Click for patch diff

```diff diff --git a/sopel/db.py b/sopel/db.py index 2763495f..191d6d1c 100644 --- a/sopel/db.py +++ b/sopel/db.py @@ -24,7 +24,7 @@ import typing from sqlalchemy import Column, create_engine, ForeignKey, Integer, String from sqlalchemy.engine.url import make_url, URL -from sqlalchemy.exc import OperationalError +from sqlalchemy.exc import OperationalError, IntegrityError from sqlalchemy.orm import declarative_base, scoped_session, sessionmaker from sqlalchemy.sql import delete, func, select, update @@ -68,7 +68,7 @@ class Nicknames(BASE): __tablename__ = 'nicknames' __table_args__ = MYSQL_TABLE_ARGS nick_id = Column(Integer, ForeignKey('nick_ids.nick_id'), primary_key=True) - slug = Column(String(255), primary_key=True) + slug = Column(String(255), primary_key=True, unique=True) canonical = Column(String(255)) @@ -397,14 +397,26 @@ class SopelDB: session.add(nick_id) session.commit() - # Create a new Nickname - nickname = Nicknames( - nick_id=nick_id.nick_id, - slug=slug, - canonical=nick, - ) - session.add(nickname) - session.commit() + try: + # Create a new Nickname + nickname = Nicknames( + nick_id=nick_id.nick_id, + slug=slug, + canonical=nick, + ) + session.add(nickname) + session.commit() + except IntegrityError as exc: + if exc.args and "UNIQUE constraint failed: nicknames.slug" in exc.args[0]: + LOGGER.warning("Data race detected when calling get_nick_id()") + # another thread beat us to creating this entry, rollback and query again + session.rollback() + nickname = session.execute( + select(Nicknames).where(Nicknames.slug == slug) + ).scalar_one_or_none() + else: + # something else went wrong, re-raise + raise ```

However, this patch is incomplete, because a new nick_id is still generated by the earlier transaction in get_nick_id(). Below are the contents of my test bot's DB after a test with this patch applied, note that there are only two nicknames, but four nick_ids:

sqlite> SELECT * FROM nicknames;
2|snoopj|SnoopJ
3|terribot|terribot
sqlite> SELECT * FROM nick_ids;
1
2
3
4

It sounds like either the core task or DB revision that @dgw proposes would avoid this problem, with the core task neatly avoiding this issue altogether. I would be in favor of promptly populating the table before any plugins (including official ones) have the option to cause havoc, but I'm not familiar enough with these Sopel guts to know what that looks like.

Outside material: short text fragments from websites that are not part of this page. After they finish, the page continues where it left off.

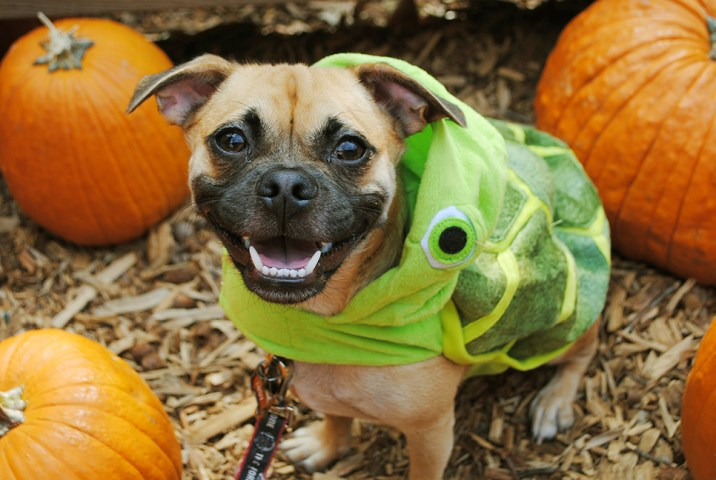 Disney Halloween Pet Costumes Crush Finding Nemo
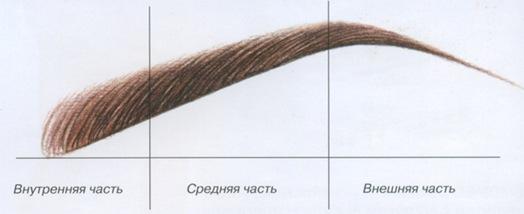 Внешняя часть брови всегда гуще и шире.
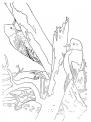 disegno picchio rosso da colorare..picchio cerca insetti col becco sull'albero da colorare..fattoria didattica parma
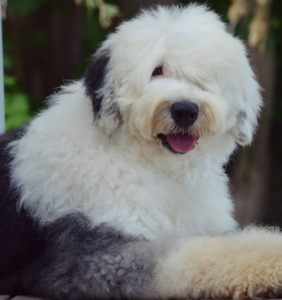 About Us I Love My Sheepadoodle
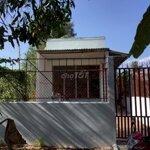Nhà cho thuê nguyên căn lộ thầy cai, tp bến tre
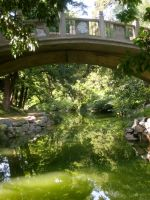 Bridge over a pond by kimmyjune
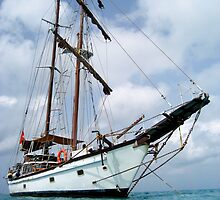 Tall Ship Sailing by Becqi Sherman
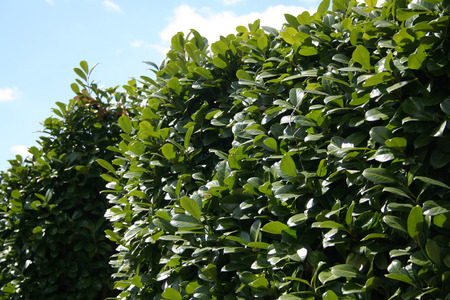 hedge: hedge Lauro with blue sky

ghost commented 8 months ago

I don't want to further slow 8.0.0 down, but could we add this to the 8.1.0 milestone?

dgw commented 8 months ago

Since get_nick_id() is the problematic code path, I'm sure we could cut the frequency of this issue down to (almost?) nothing using a Lock object and a well-placed with nick_id_lock: context manager.

And in the future, once we sort out the path toward proper database migrations (#1784), some simplified version of the ridiculous three-table schema we have for nicknames can be applied to channels, so they too can benefit from case-insensitivity. But I'm getting way ahead of this issue, huh?